Leadership. I’ve got a serious problem with pride. There have been times when i’ve been completely blinded from the truth by pride. For much of my life, i thought leadership was merely being in charge, and, in my pride, i naturally thought that i should be the leader. Wrong. True leadership is two things: service and responsibility. Leadership doesn’t take place in a vaccuum ever. It is at it’s center an interaction among people, whether they know it or not. It is completely unnecessary without a higher goal, if there isn’t something that is being reached for, then there’s no unification within the team. Therefore, the leader must be serving some higher organization or goal. But the service isn’t merely upward facing, that is a hallmark of bad leadership. It also involves serving the ones you are leading. Many times being the leader means having to trade off this service to the higher goal and the service to followers. A seargent in war could spare his men by avoiding the battle, but it would be a loss to the greater cause. On the opposite tack, he could lead them in a frontal assault in an attempt to win for the cause quickly. The wise leader though searches for the ground that serves both. All of us boys who haven’t grown up yet are just serving ourselves, and so leadership looks great because that’s where the glory is, that’s where the benefits are. And consequently, when we achieve leadership, it’s disastrous for all involved. Broken marriages, wrecked companies, twisted lives. A boy striving for leadership is like a dog running after a car, it’s not the much of a problem, and the dog might even learn something after doing it a few times, but what would the dog do if it caught the car? It sure doesn’t know, but whatever it is it can’t end well. Responsibility: see above.

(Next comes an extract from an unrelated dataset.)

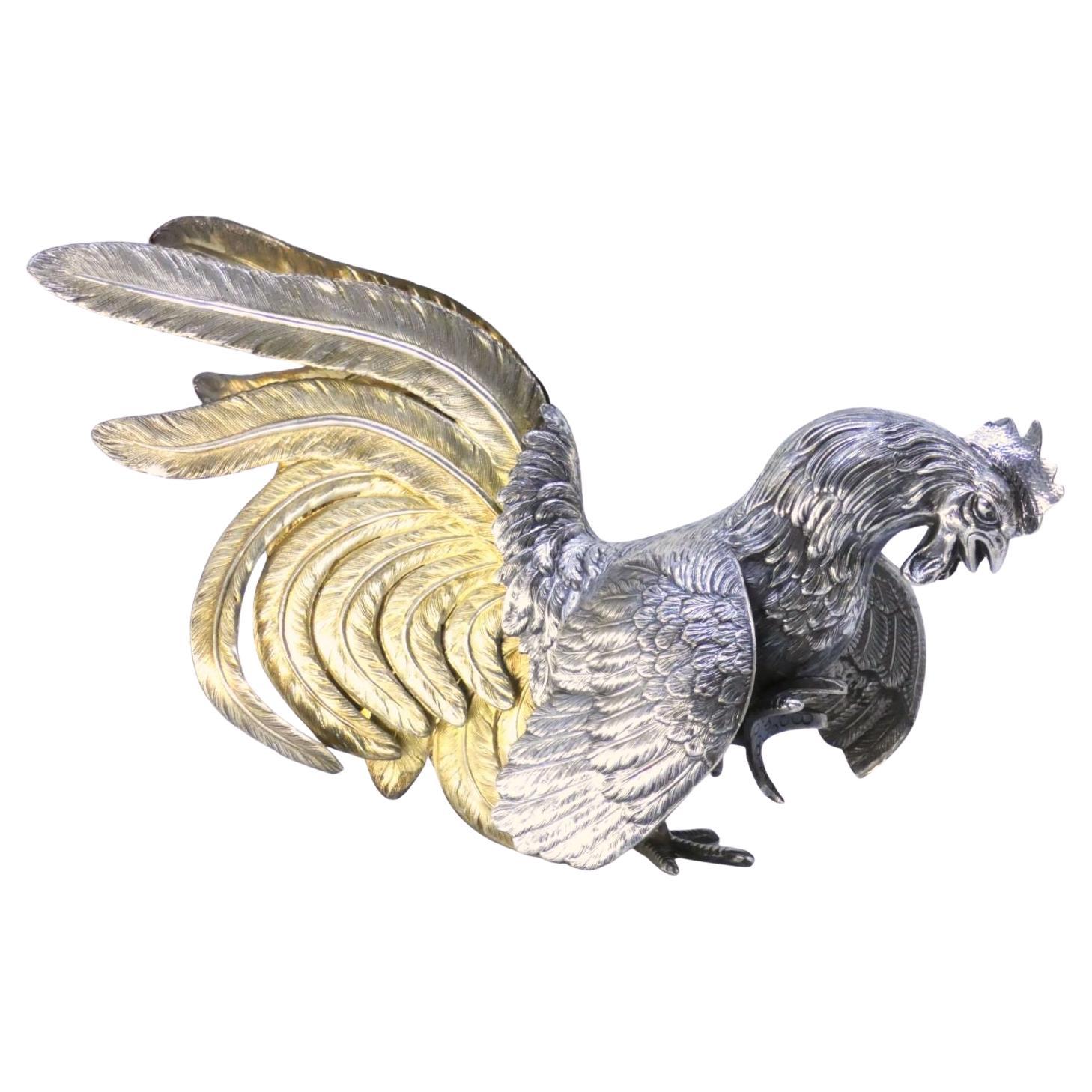 A Large Impressive Sterling Silver Rooster For Sale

Action. Men don’t just talk about it, they get it done. Action is intimately intertwined with responsibility and leadership. This is simultaneously the easiest and the hardest of the three. So much of our fiber screams to be let loose against everything, but at the same time there are habits, formed as boys, that must be broken. Action is where men prove themselves by not acting out of fear and also by not being fearless, but rather by conquering fear and doing what must be done. The fears we have to overcome are many: rejection, loneliness, weakness, exposure, being wrong, inadequacy, and many more. Action means standing up for what you know is right, whether it’s speaking out against off-color jokes or telling your daughter her dress is too short or if it’s finding out what that noise downstairs was or defending your country. This is the most visible sign of manhood, the willingness to act on what he stands for.
We live in a culture where “becoming a man” is a euphamism for having sex. And i’m sick and tired of being lied to. This world needs more men, and i look forward to the battles ahead for my brothers and i.
Thank you to all the men out there who have shaped me and brought me to where i am today. Dad, thank you for leading our family.